Dec. 7 (Bloomberg) -- Vietnam’s government bonds gained, with the five-year yield sliding to the lowest level since August, after borrowing costs fell at auctions. The dong was little changed.
The State Treasury sold 2 trillion dong ($96 million) of two-year notes at 9 percent and 2 trillion dong of three-year securities at 9.25 percent yesterday, the Hanoi Stock Exchange said in a statement on its website. The rates compare with 9.15 percent and 9.29 percent, respectively, for similar-maturity debt at a Nov. 29 auction, and 9.35 percent and 9.55 percent for the same maturities on Nov. 13.
“Traders have been speculating about a cut in the key interest rate by the central bank and given the uncertainty of the macro-economic outlook, government bonds are a relatively-safe channel in which to invest,” said Hoang Thanh Tam, head of the fixed-income department at Vietnam Maritime Commercial Joint-Stock Bank in Hanoi.
The benchmark five-year yield fell three basis points, or 0.03 percentage point, to 9.77 percent, the lowest level since Aug. 27, according to a daily fixing from banks compiled by Bloomberg.
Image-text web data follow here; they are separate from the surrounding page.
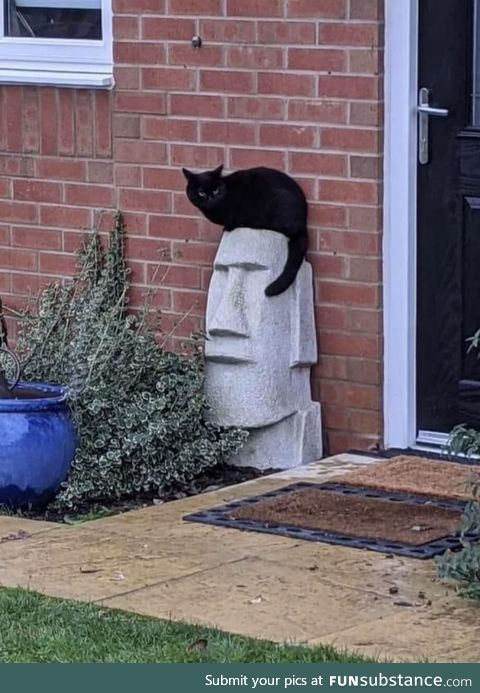 This cat makes this statue look like Elvis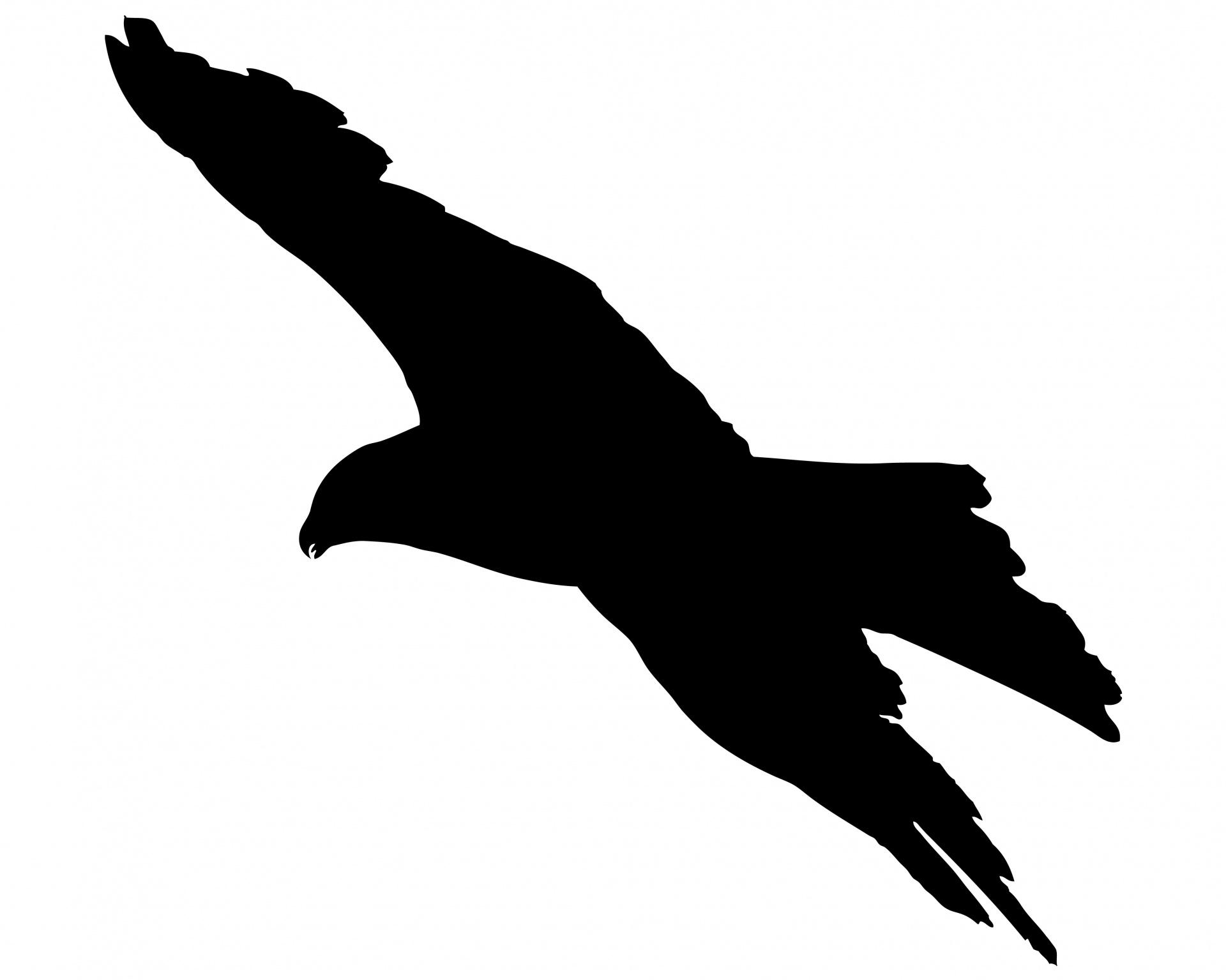 1920x1535 Bird Flying Silhouette Free Stock Photo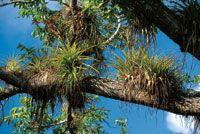 Las bromeliáceas y otras epífitas se asientan en las ramas altas de los árboles en busca de luz.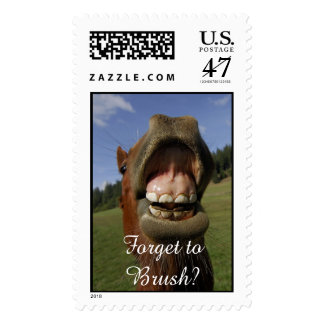 Forget to Brush? Funny Horse Postage Stamp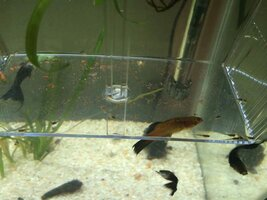 ImageUploadedByFish Lore Aquarium Fish Forum1456282600.576565.jpg
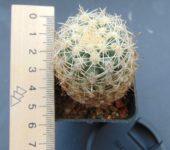 Sclerocactus wetlandicus ssp.ilseae.RP25.Myton.Ut.grafted(echinocereus)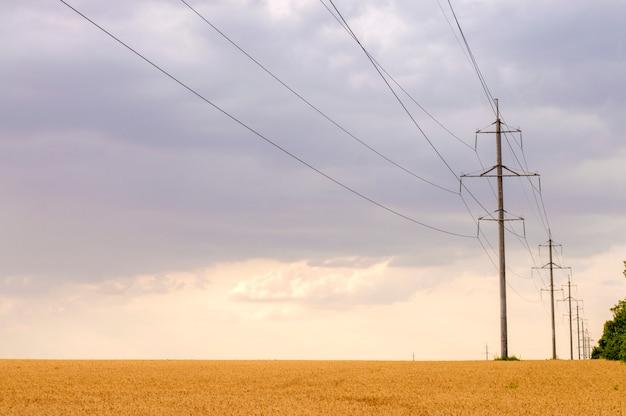 Linhas de energia em um campo de trigo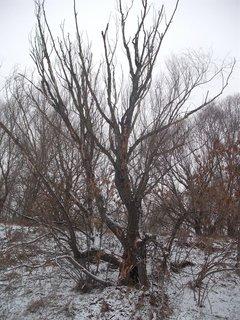 FOTKA - aj u nás už napadol sneh2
The yield dropped seven basis points this week.
The dong traded at 20,843 per dollar as of 4:30 p.m. in Hanoi, compared with 20,847 yesterday, according to data compiled by Bloomberg. The central bank set its reference rate at 20,828, unchanged since Dec. 26, according to its website. The currency is allowed to trade as much as 1 percent on either side of the fixing.